I’ve had the chance to make lots of cool running friends, for which I am completely elated about! They don’t know what’s gone on in my life and it feels like a needed break to enter a reality where I am just a runner and nothing else. My coach has been amazing, and while I was getting my shit rocked, it was so nice to just have a base plan I could follow and then actually be rewarded when I listened to it. It was so important to have this constant reminder of community and of self-efficacy.

Leaving an abusive situation, trying to walk the road to recovery in a system that continues to willfully ignore the ongoing abuse from the perpetrator, trying to rebuild confidence in a field while not being allowed to talk about how your whole career has been shaded by an abuser. This whole year has felt quite long.
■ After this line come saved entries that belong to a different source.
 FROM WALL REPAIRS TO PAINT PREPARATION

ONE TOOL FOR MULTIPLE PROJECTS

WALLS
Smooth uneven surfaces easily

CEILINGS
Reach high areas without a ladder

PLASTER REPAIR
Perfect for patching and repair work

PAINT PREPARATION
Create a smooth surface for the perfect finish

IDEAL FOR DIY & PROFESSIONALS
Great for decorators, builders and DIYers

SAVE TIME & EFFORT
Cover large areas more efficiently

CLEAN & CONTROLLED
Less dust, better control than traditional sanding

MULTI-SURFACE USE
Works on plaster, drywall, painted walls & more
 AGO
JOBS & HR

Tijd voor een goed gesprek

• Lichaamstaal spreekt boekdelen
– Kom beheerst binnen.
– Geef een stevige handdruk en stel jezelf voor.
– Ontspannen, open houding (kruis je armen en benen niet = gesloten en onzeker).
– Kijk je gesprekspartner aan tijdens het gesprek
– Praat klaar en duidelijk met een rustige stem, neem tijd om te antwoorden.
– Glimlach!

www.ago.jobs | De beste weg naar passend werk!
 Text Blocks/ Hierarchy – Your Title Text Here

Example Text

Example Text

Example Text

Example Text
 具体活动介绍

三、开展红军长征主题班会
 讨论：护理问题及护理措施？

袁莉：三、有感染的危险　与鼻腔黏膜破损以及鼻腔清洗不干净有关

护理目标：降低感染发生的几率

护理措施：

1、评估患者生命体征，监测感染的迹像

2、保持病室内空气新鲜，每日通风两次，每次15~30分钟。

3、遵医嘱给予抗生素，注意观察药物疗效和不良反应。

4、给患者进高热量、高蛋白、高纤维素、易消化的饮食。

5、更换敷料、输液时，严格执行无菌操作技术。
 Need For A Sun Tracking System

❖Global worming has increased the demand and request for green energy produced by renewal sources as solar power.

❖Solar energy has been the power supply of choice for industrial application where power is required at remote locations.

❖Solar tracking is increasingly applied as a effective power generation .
Moving on has been hard, especially when I feel so wronged by so many colleagues that I see on a near daily basis. But unlike other traumatic incidents in my life, where I’ve felt isolated and forced myself to be excessively self-reliant, this time is different. This time I’ve been given the grace by my partner, my friends, and my therapist to be vulnerable. I am incredibly grateful for all the support I’ve received this year: the countless times friends have stopped by my desk on a rough day to give me a hug, all the people that listened to me rant during the Summer That Should Not Be Spoken Of, the immense empathy and patience my partner has given me through everything.
In the past, the main way I coped with trauma was that I just had to be more independent. If I could just do everything by myself, (perfectly and the first time of course), then I would never be a victim ever again. But life doesn’t work that way. People need community and help to survive, it’s not natural or healthy to try to do everything alone. I’m not a lesser person for admitting I’ve been hurt or need help to get through something. And unlike the past, where I felt that I couldn’t express these feelings, I’m finally at a point in my life where I have a support system I feel comfortable on relying on. While I will never ever ever think what happened to me this year was okay, I am immensely grateful for the people that stuck by me through all of it. I am proud of myself for not letting this abuse break or define me. Looking forward to 2023, for the first time in years, I don’t really have any clear resolutions for the coming year. For now, it feels like enough to say that I’ve made it here. Moving forward, growing, healing.